Fig 28 can also be fitted inside the roof area but has the disadvantage of protruding into the ceiling more than does the embodiment of Fig. 27 which could be a problem for forklifts loading and unloading produce. By using the Enthalpy Heat Exchanger that transfers sensible and latent heat, the apparatus has the advantage of not needing a drain.

The unit can also be wired to run continuously or wired into the main refrigeration system to run at the same time.

The power used by the fan motors is small being less than two hundred watts when the rate of air replacement in the store room is two hundred and fifty litres per second, so that the operating heat produced by the fan motor which has been designed to be outside the coolroom has virtually no effect on the temperature prevailing inside the storeroom.

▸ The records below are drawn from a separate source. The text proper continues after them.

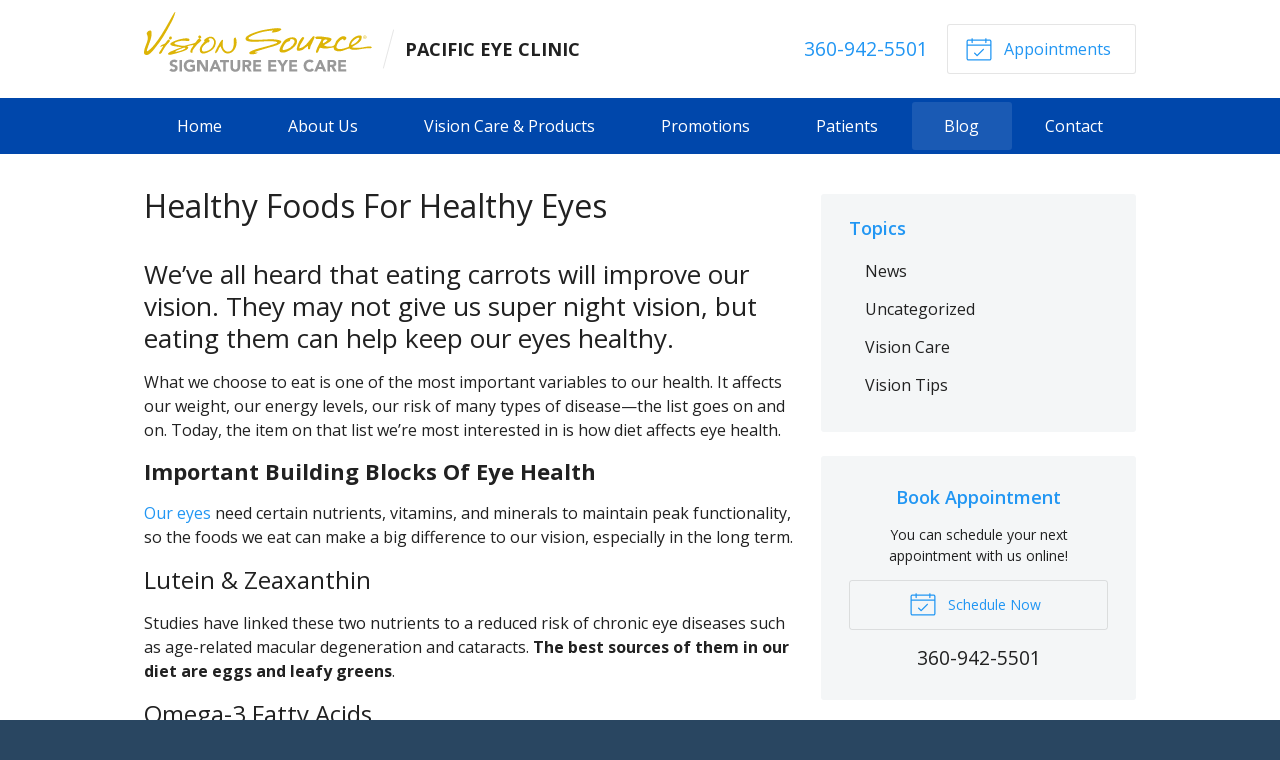

--- FILE ---
content_type: text/plain
request_url: https://www.google-analytics.com/j/collect?v=1&_v=j102&a=602505477&t=pageview&_s=1&dl=https%3A%2F%2Fvisionsource-pacificeyeclinic.com%2F2017%2F08%2F23%2Fhealthy-foods-for-healthy-eyes%2F&ul=en-us%40posix&dt=Healthy%20Foods%20For%20Healthy%20Eyes%20%E2%80%93%20Raymond%20WA%20%7C%20Pacific%20Eye%20Clinic&sr=1280x720&vp=1280x720&_u=IEBAAEABAAAAACAAI~&jid=745345247&gjid=396190768&cid=1232562093.1768791381&tid=UA-44625122-1&_gid=1761325708.1768791381&_r=1&_slc=1&z=1863232285
body_size: -456
content:
2,cG-X5XNWEFSLS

As the arrangement does not involve re-circulation of the air in the room, the use of a scrubbing apparatus and the attendant costs are avoided. Thus only small heat losses are incurred by the operation of the apparatus and it operates with an improved performance and a higher overall efficiency than the previously used scrubbing apparatus.

Although the use of the invention in this embodiment is described in conjunction with a fruit store room has been specifically described, the invention is equally usable in any situation where it is desired to maintain the atmospheric conditions in a confined space while achieving economies in capital and running costs. Such confined spaces may comprise, for example, storage rooms or compartments for fish or meat which both require the maintenance of a certain humidity and constant low temperature in order to reduce the incidence of drying out or spoiling of the stored produce. Due to no drain being required, the apparatus is also ideally suited to ventilate shipping containers used to transport produce or food products, or other products that need air ventilation because of contaminated air. The unit could also be used in vehicles used to transport food in cold storage compartments.

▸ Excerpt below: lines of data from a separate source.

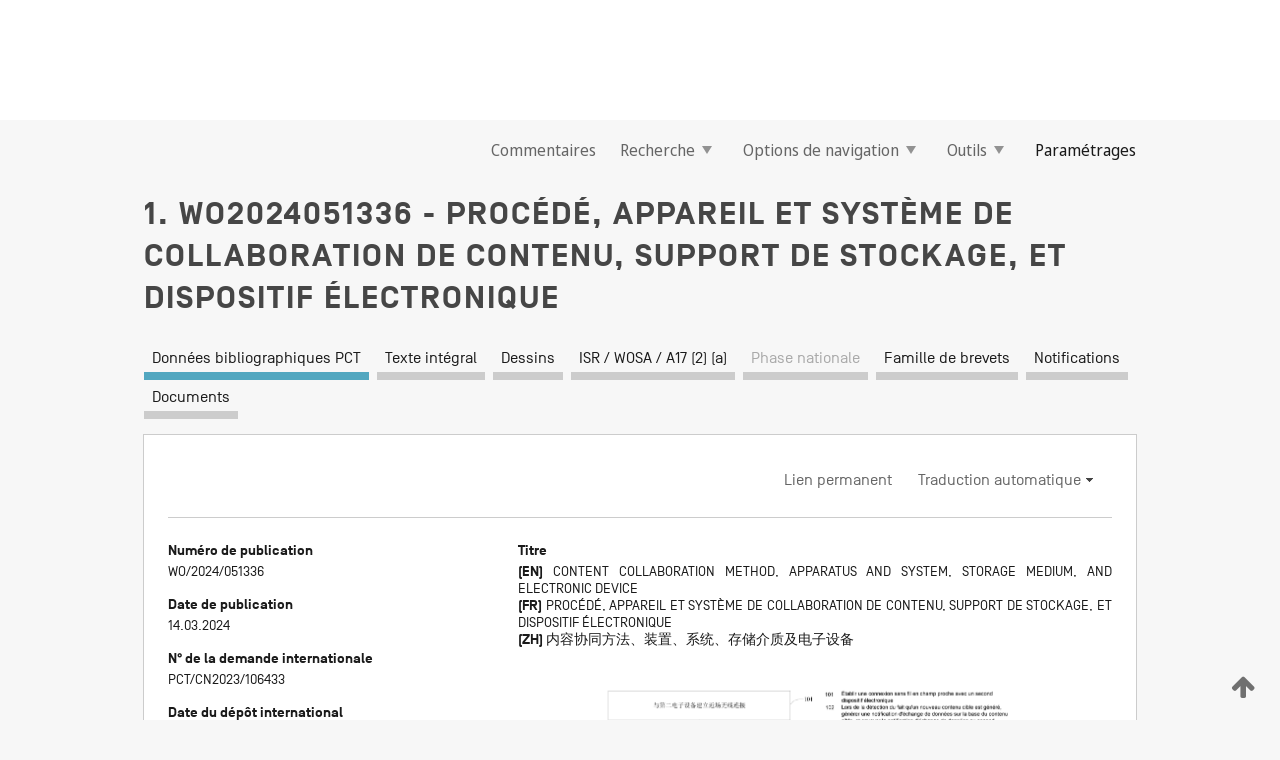

--- FILE ---
content_type: text/css
request_url: https://patentscope.wipo.int/search/javax.faces.resource/css/detail/WO2024051336.css?docId=WO2024051336
body_size: 53
content:
.detail-WO2024051336 {}

--- FILE ---
content_type: text/css
request_url: https://patentscope.wipo.int/search/javax.faces.resource/css/detail/WO2024051336.css?P12-MKYUQM-87890
body_size: 53
content:
.detail-WO2024051336 {}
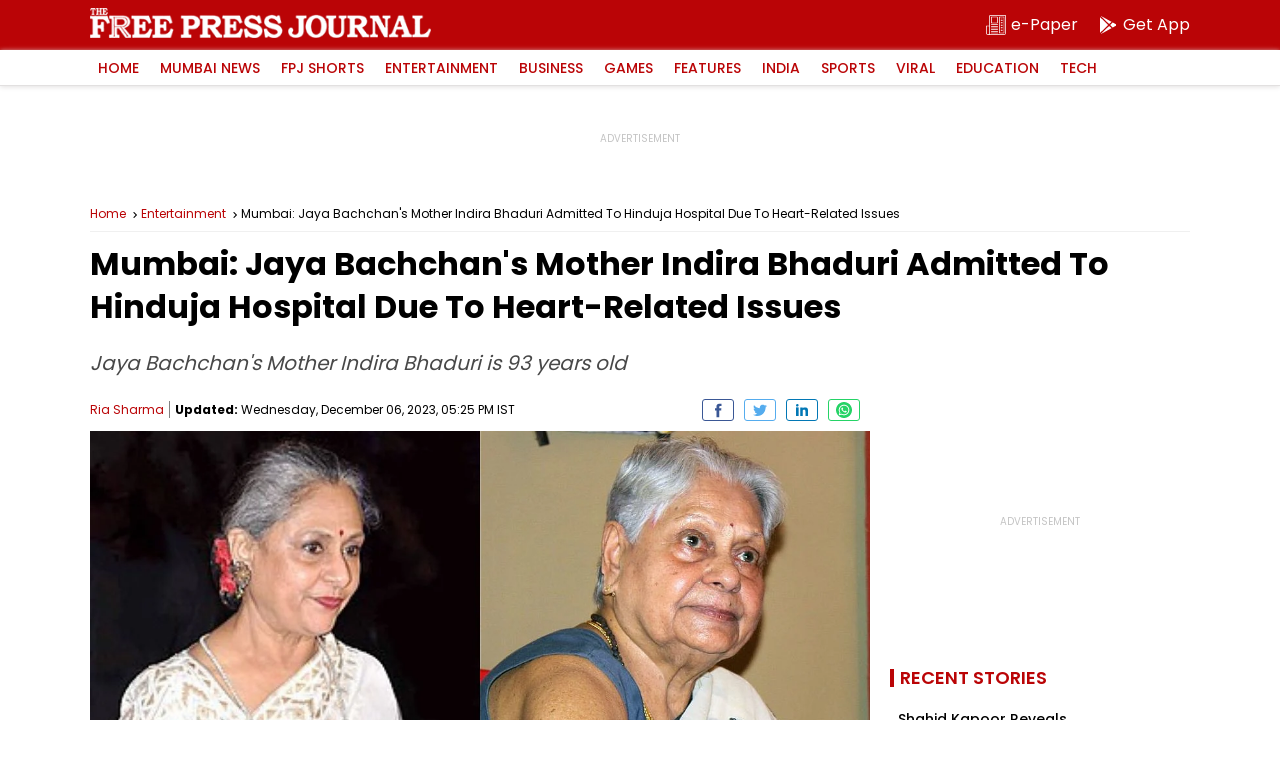

--- FILE ---
content_type: text/html; charset=utf-8
request_url: https://www.google.com/recaptcha/api2/aframe
body_size: 268
content:
<!DOCTYPE HTML><html><head><meta http-equiv="content-type" content="text/html; charset=UTF-8"></head><body><script nonce="EmazKQDWY9bzB4MtbNrfkg">/** Anti-fraud and anti-abuse applications only. See google.com/recaptcha */ try{var clients={'sodar':'https://pagead2.googlesyndication.com/pagead/sodar?'};window.addEventListener("message",function(a){try{if(a.source===window.parent){var b=JSON.parse(a.data);var c=clients[b['id']];if(c){var d=document.createElement('img');d.src=c+b['params']+'&rc='+(localStorage.getItem("rc::a")?sessionStorage.getItem("rc::b"):"");window.document.body.appendChild(d);sessionStorage.setItem("rc::e",parseInt(sessionStorage.getItem("rc::e")||0)+1);localStorage.setItem("rc::h",'1769007718793');}}}catch(b){}});window.parent.postMessage("_grecaptcha_ready", "*");}catch(b){}</script></body></html>

--- FILE ---
content_type: application/javascript; charset=utf-8
request_url: https://fundingchoicesmessages.google.com/f/AGSKWxVVrNFoEh8V9YFM3yTVvgCA_pDqYzN-_iytHXSMEWOM_sHw_AuwkkQWQbhkbFl4iQGw2pSgD3lZfGgvIeRaaDvU182pLO_8e9yEVY9uDakt-377Fo1aMmDCHTvgTWRnklQX6PdXVcwBZhHCJYO0A0nWFeFdA4xeW2QcRbUPsLYyJojP0R7GZUG4LU7y/_/lib/ad.js/data/init2?site_id=/ads728./randomad120x600nsfw..pj?adv=
body_size: -1291
content:
window['e1f269c9-aa1a-4719-8761-c5fbcbe23ecf'] = true;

In another embodiment the invention comprises the heat exchanger described in 5, 829, 513, but utilising a moisture permeable material for the heat conductive material foil. As with the earlier described embodiments the moisture permeable material may be a fine woven plastic material or paper with a high water strength texture than can transfer both sensible and latent heat. One suitable type of paper, is kraft paper weighing about 45 grams per square meter, which has been described earlier.

Although the invention has been described with reference to specific examples, it will be appreciated by those skilled in the art that the invention may be embodied in many other forms.